We as parents must see danger when it comes to our children, and our children must understand the danger of on-line predators as well as those that they will encounter in their childhood.  If you're like me, you're probably wondering what you should do to keep your child safe on-line.  Here's a few tips:  

  • Talk to your child about on-line sexual predators.  They'll probably try to convince you that they're okay and know what's going on, but stand firm. 
  • Improve your computer skills. and controll what your child accesses on-line.  There is parental control software on the market, download it on your family computer.  We were all children at some point, so we understand privacy, but this is your child's life and we must protect them at all costs.    
  • Make sure you can view your child and the screen on the computer when they're on-line.  
  • Know what sites they're visiting, and enforce rules. 
  • Looks for gifts, money or other items that where not provided by you or grand parents.
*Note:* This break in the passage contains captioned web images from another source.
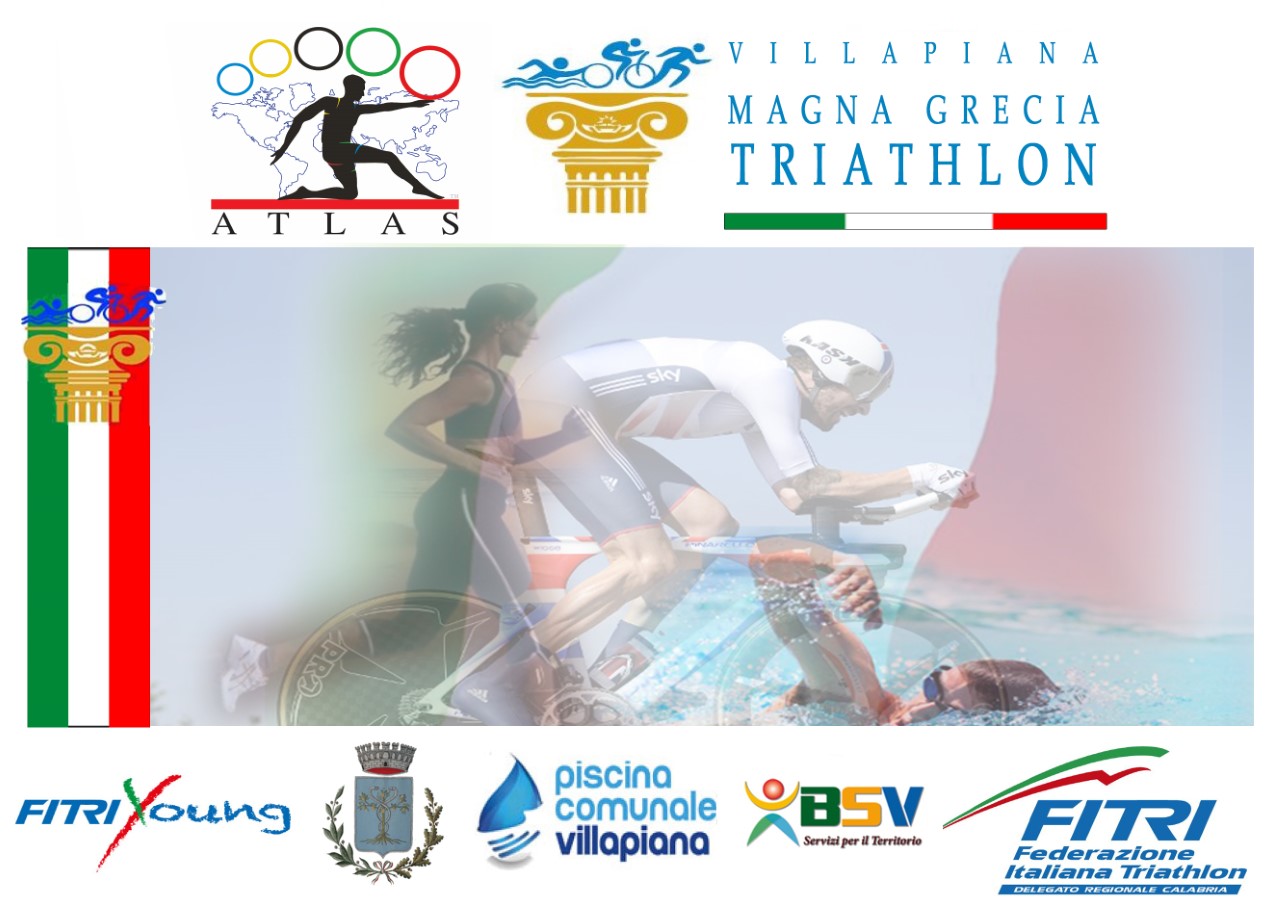 pettorale Triathlon Sibaritide 2018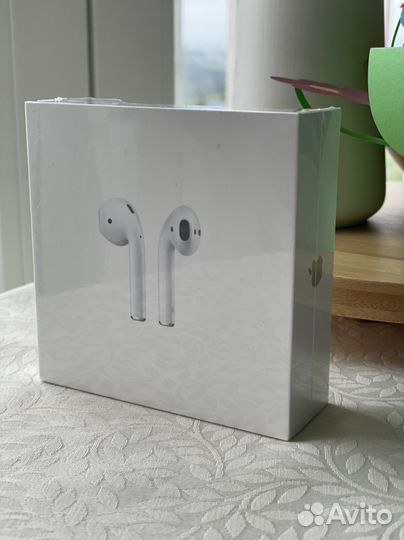 Наушники apple airpods 1 Новые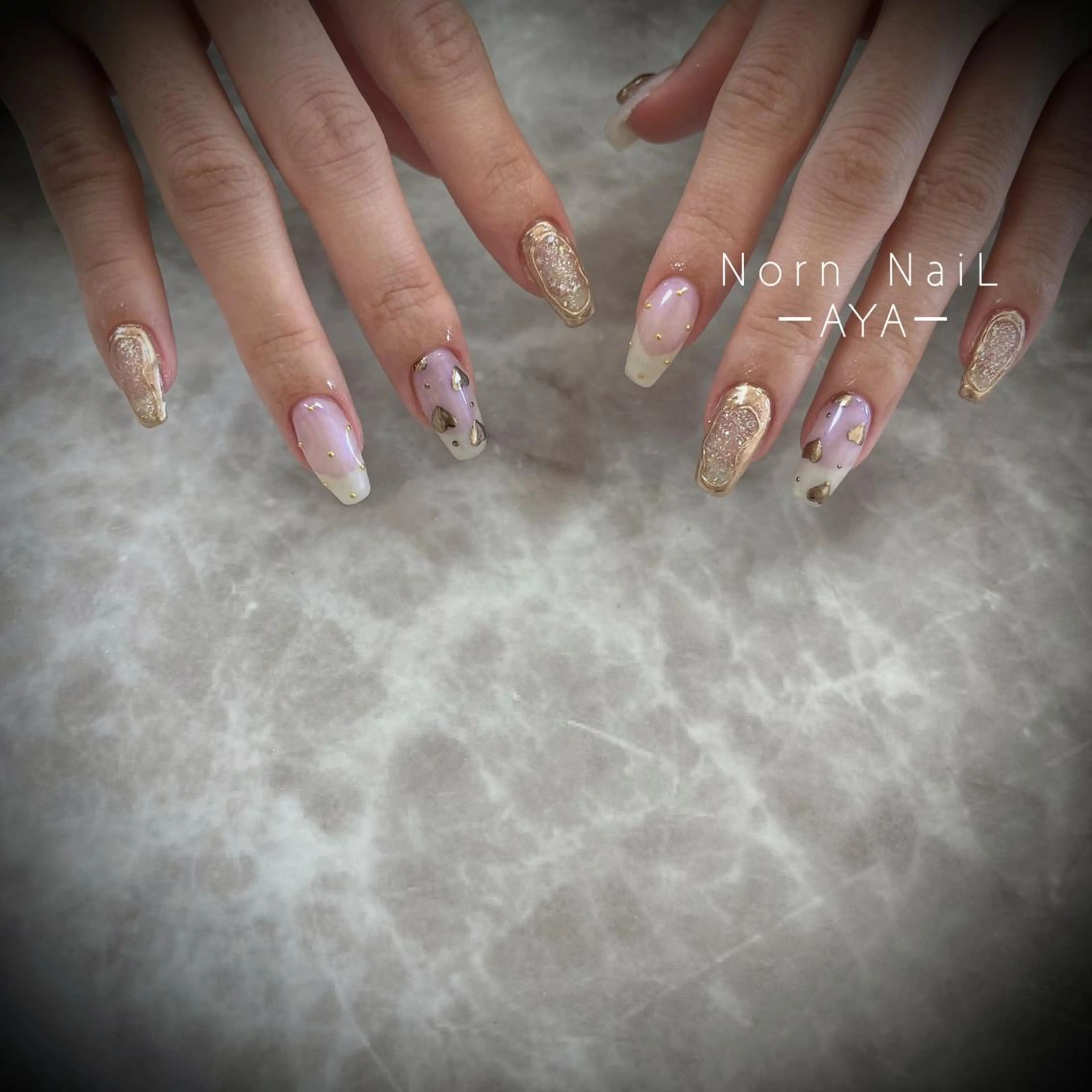 ネイル U Ayaのネイルデザイン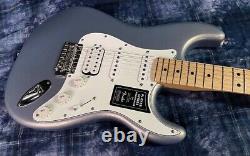 Nouveau! Joueur De Fender Stratocaster Hss Silver Concessionnaire Autorisé- En Stock! 7.7lbs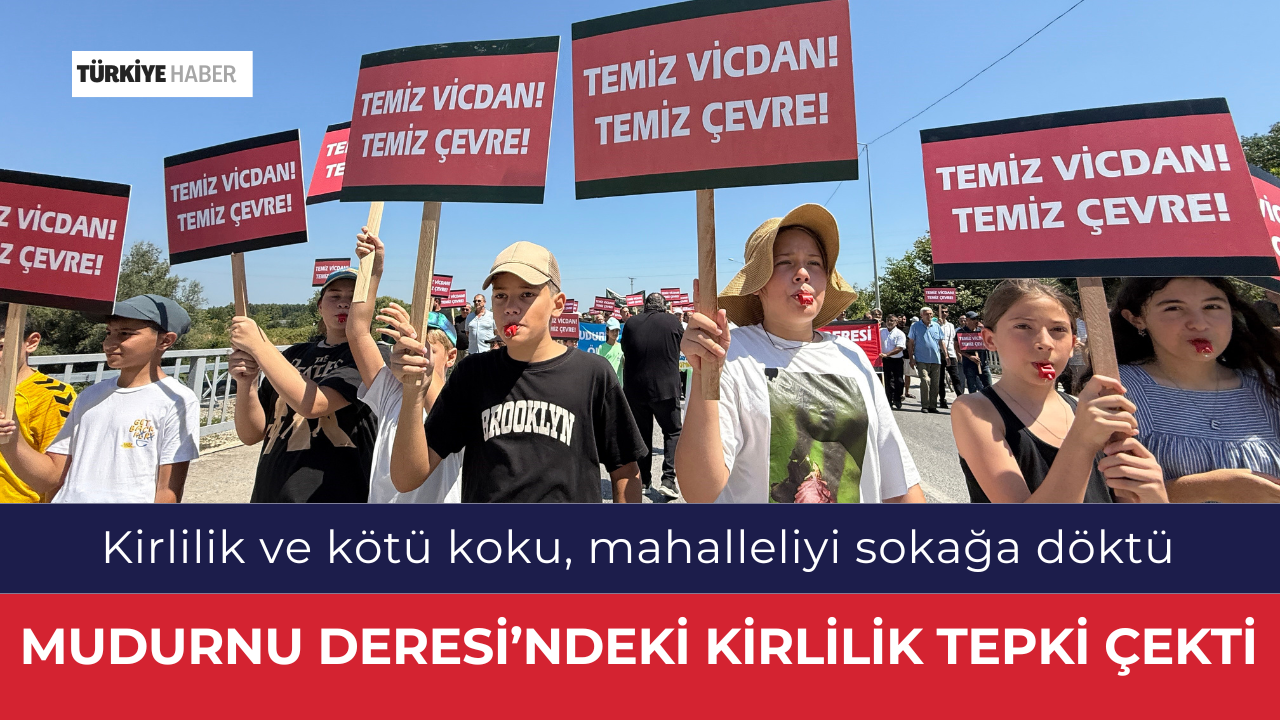 Mudurnu Deresi’ndeki Kirlilik Tepki Çekti
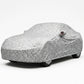 BMW 7 Series Waterproof Car Cover, All Weather Resistant, Triple Stitched with Soft Cotton Lining, Side Mirror & Antenna Pocket (AERO Silver)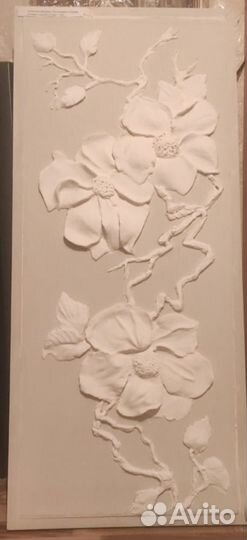Гипсовый барельеф (можно договорится о цене)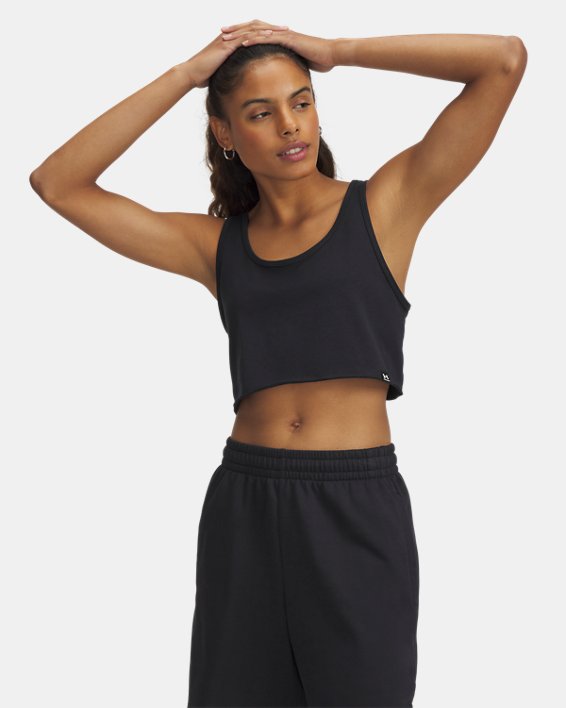 UA Icon Terry Women's Crop Tank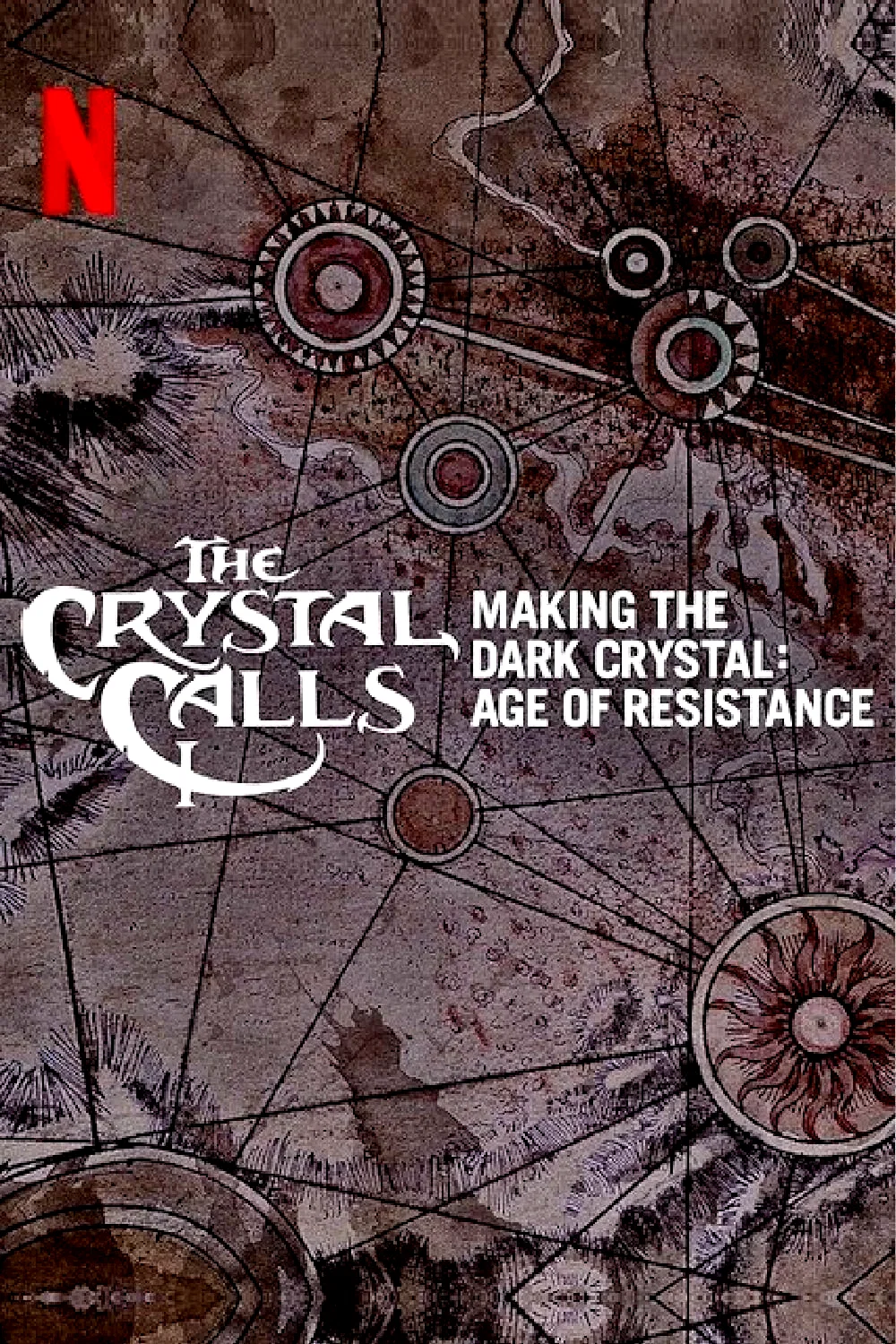 Affiche du film : L'appel du cristal - Le making-of de Dark Crystal : Le temps de la résistance
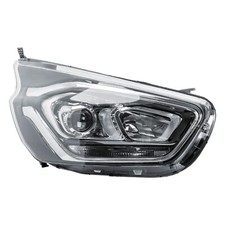 Right Side Headlight O/S with Projector for 19-24 Ford Transit Tourneo Custom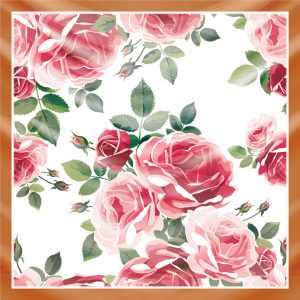 khăn bandana lụa silk họa tiết hoa - Mã 25 29 khăn bandana lụa silk họa tiết hoa - Mã 25 28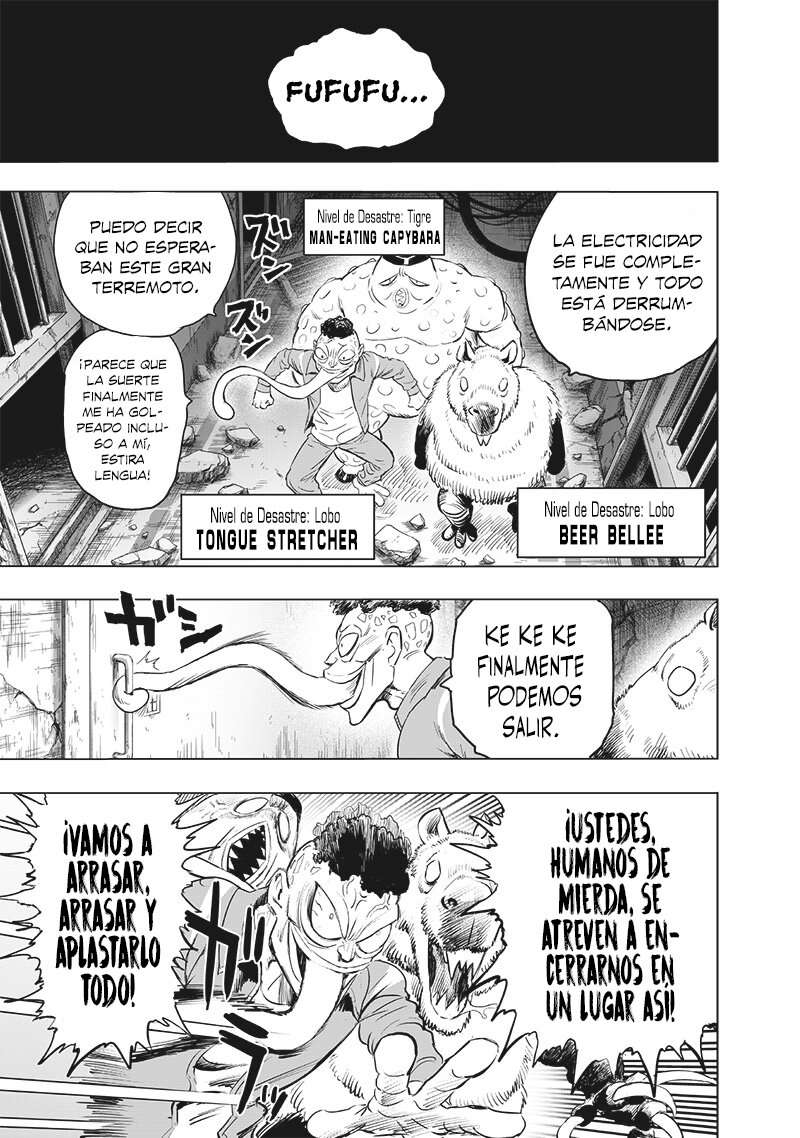 Read One Punch-Man (es) Manga Online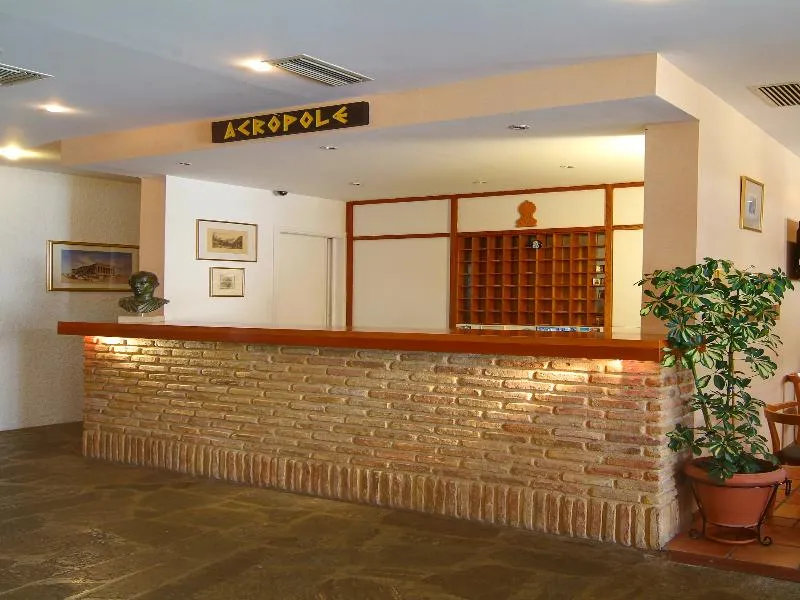Lobby, Acropole Delphi hotel, Athens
  • Limit the amount of time your child spends on the computer if they are not doing homework or playing games.
  • Check for sexual communication, images etc. 
  • Limit the number of hours your teen/child is home alone. 

What do predators look for when in search of prey:  
  • Most find our children in chat rooms, through instant messages, email or social networking sites.  
  • They befriend and win children's affection with gifts, being kind and giving them attention.  They are astute at knowing who to solicit.  
Unfortunately, we can't protect our children around the clock.  Make these stories a part of your dinner conversation, so your child can understand how real predators are and if they aren't cautious they too can become prey.